One significant change came last year when the Securities and Exchange Commission issued new guidance on shareholders’ use of proxy advisory firms, such as ISS and Glass Lewis. Part of that guidance made clear that investment advisors like mutual funds and ETFs are required to vote in their clients’ best interests. But the SEC clarified that voting in their clients’ best interests can also mean not voting at all, leaving smaller institutional holders who don’t have the resources to analyze every voting decision free to not vote in as many elections.

Less voting overall could have a profound impact on the outcome of campaigns, making shareholder engagement even more crucial ahead of important meetings.

Proxy advisory firms are an important part of the voting landscape, but many shareholders are employing a more independent tack and activist campaigns are sure to be affected. While we continue to see a heavy reliance on proxy advisory firms, there has been outside pressure for investors to shy away from unflinching use of outside recommendations. Jamie Dimon, CEO of JPMorgan Chase, and outgoing SEC Commissioner Daniel Gallagher, have recently spoken out against dependence on these, while Commissioner Gallagher said he was encouraged by the recent proxy fight at DuPont, where the company’s top three institutional shareholders decided to vote against the adviser recommendations, instead supporting management.

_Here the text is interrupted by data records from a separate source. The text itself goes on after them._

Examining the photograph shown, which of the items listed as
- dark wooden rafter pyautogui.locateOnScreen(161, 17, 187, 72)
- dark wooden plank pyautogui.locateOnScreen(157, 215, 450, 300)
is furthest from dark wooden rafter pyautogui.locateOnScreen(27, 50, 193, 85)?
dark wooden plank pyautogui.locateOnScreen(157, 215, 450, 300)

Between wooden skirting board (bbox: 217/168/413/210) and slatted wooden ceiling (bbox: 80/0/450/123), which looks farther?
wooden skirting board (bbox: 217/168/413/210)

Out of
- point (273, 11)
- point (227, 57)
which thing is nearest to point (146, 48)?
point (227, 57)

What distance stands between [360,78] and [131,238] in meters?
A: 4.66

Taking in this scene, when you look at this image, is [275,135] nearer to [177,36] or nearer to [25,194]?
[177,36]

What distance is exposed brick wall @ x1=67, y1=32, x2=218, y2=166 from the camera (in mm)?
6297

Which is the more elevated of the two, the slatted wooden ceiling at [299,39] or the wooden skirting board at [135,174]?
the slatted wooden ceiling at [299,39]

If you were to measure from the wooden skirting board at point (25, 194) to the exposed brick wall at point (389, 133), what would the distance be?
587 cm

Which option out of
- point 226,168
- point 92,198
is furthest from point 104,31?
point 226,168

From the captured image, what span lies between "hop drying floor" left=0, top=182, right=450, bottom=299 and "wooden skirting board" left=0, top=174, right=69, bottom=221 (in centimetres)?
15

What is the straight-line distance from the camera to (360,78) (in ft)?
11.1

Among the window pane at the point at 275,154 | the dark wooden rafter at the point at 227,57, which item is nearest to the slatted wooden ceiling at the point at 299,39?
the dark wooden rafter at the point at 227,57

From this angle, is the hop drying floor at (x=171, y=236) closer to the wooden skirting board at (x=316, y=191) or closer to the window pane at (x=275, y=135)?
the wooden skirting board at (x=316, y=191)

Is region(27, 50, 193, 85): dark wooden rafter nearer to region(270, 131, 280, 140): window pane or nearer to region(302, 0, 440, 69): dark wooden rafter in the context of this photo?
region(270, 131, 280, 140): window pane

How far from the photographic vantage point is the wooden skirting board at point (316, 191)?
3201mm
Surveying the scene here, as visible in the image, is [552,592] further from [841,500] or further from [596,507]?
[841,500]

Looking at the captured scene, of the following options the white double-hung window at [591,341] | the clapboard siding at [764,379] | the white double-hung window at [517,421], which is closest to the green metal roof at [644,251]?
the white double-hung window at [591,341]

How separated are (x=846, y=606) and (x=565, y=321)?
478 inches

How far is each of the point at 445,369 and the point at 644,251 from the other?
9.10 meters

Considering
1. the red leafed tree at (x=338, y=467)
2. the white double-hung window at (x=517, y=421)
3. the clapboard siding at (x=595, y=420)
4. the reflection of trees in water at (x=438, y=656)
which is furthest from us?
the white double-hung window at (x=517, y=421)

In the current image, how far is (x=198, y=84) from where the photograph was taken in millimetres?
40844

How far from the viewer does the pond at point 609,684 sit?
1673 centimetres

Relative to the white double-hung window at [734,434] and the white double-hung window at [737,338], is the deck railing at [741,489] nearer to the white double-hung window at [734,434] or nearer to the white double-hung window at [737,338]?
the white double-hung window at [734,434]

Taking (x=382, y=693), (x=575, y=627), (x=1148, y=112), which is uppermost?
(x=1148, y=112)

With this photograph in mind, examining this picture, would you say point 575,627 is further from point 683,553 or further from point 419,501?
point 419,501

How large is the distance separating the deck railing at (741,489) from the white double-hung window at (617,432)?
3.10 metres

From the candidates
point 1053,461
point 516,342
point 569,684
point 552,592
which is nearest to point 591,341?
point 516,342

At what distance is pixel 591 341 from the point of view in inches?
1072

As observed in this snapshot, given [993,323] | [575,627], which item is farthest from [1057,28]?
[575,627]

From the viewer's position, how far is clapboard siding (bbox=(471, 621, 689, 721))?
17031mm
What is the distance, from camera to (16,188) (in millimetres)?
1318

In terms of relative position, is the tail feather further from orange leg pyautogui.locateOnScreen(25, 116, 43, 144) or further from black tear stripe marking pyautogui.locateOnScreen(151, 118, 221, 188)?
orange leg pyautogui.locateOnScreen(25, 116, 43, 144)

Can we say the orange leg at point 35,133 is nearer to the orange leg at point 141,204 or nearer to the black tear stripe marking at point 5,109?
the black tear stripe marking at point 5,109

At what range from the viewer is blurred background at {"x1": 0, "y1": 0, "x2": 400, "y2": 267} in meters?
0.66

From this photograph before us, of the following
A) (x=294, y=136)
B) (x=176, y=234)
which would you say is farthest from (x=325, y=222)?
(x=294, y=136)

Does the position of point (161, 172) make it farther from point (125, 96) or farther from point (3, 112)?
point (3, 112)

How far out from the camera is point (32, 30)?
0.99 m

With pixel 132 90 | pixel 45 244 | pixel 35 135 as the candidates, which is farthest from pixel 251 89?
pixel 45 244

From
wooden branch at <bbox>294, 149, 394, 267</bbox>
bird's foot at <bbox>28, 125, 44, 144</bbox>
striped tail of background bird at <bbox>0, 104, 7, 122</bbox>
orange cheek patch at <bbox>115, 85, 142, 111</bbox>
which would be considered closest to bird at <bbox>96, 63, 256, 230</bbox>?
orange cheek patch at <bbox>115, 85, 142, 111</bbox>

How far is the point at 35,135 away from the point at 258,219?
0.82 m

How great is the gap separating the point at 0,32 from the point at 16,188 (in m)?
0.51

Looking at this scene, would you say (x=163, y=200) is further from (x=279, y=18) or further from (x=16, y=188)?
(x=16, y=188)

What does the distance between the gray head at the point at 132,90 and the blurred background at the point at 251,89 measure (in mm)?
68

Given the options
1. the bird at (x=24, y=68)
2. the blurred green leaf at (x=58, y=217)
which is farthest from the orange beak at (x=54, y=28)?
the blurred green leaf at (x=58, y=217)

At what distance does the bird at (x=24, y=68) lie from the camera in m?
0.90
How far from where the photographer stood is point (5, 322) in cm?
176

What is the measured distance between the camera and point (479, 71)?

Large shareholders themselves are also weighing in on voting behavior. BlackRock CEO Larry Fink recently wrote a letter to the CEOs of the S&P 500 and other large companies around the world warning that support will not come easy unless management demonstrates appropriate action and commitment. In other words, activists need to have a clear vision for bringing long-term value to the company, but companies can’t rest on value they’ve created in the past; they have to communicate a clear vision for the future.

Other investors have made similar calls. We saw this new reality play out in several recent proxy fights, but none more starkly than the one at Darden Restaurants. In that campaign, as proxy solicitor for Starboard Value, we heard from shareholders who were frustrated at the company’s lack of long-term strategy and inspired by Starboard’s plan to create value by rejuvenating the company’s brands, among other measures. In the end, Starboard successfully replaced the entire board of Darden. Since the campaign, performance has improved and, the company recently announced plans to spin-off its real estate holdings into a REIT as another way to further unlock shareholder value.

Importantly, both activists and companies need to have a vision for the future that investors can understand and buy into. Spin-offs, buybacks and dividends will garner some votes, but they may not convince big investors like BlackRock or Vanguard unless there’s a strategy behind it.

Understanding which shareholders are likely to vote and the issues about which they care is now vitally important to winning a proxy campaign. Some activists may now have to evaluate more closely whether they go after a certain target based on the makeup of the shareholder base and how those shareholders are likely to respond.